また善玉菌や悪玉菌だけでなく腸内環境を整えることも大切です。
- 水を1.5~2ℓ飲む
- 水溶性・不溶性食物繊維を意識的に摂る(不溶性食物繊維:ごぼう、切り干し大根、山芋、さつまいも 水溶性食物繊維:里芋、干ししいたけ、昆布、わかめ、ひじき)
- 深部体温を保つ(お風呂に入り皮膚が赤く変化する頃、深部体温が37度になると言われています)
- ストレス対策を行う
- 睡眠の質を高める
- NG食品をとらない(お砂糖の多い食品、アルコール、添加物の食品など)
- サプリメント上手に使う
善玉菌を増やす方法と被ることがありますね。
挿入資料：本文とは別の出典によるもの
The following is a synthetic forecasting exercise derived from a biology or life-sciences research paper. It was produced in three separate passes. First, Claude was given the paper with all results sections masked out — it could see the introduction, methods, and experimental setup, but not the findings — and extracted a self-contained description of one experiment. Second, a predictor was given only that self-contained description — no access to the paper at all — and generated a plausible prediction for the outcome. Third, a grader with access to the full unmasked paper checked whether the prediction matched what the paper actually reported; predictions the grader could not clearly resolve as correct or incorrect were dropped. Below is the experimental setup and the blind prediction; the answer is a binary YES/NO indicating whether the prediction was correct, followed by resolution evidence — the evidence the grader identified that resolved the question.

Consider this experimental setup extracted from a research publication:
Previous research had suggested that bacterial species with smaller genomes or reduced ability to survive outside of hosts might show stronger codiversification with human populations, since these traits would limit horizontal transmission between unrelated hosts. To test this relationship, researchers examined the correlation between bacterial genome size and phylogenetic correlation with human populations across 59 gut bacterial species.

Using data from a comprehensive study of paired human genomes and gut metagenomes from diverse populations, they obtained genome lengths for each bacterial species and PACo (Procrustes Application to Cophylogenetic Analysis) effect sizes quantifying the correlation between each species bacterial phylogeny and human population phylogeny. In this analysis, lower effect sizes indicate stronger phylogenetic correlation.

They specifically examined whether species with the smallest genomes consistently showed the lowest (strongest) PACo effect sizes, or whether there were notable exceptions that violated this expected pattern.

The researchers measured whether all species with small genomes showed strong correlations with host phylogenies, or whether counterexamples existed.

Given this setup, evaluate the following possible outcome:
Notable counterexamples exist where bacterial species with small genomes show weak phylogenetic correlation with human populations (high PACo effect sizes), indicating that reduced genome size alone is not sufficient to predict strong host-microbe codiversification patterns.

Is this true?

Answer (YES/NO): YES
ご自身でできることから始めてみましょう。
腸内環境と妊活
腸内環境と体の作用をみてみると妊活と重なる部分がいつくもあります。
悪玉菌が増える原因は冷えや睡眠不足、ストレス、砂糖の多い食事。
これらは悪玉菌を増やす原因だけでなく、体が老化し、妊活にも悪影響を与えます。
食事等は鍼灸師が用意することはできませんが、善玉菌を増やす方法のところでも書かれている、冷えやストレスの緩和、睡眠不足は鍼灸治療が有効です。
冷えは環境的な部分もあるかと思いますが、血行不良や自律神経の乱れなども考えられます。
鍼灸治療を定期的に行い、自宅でもお灸をすることで血行促進、自律神経が整い基礎体温が上がります。
自律神経が整う事で交感神経と副交感神経のバランスをとり、睡眠の質も改善されます。
このように食生活の改善や鍼灸治療を行うことで、腸内環境が整い、妊活に対してもアプローチできることが考えられます。
コロナ禍で自宅で過ごす事が多くなっている今、食事の見直しやお灸を取りいれてみませんか?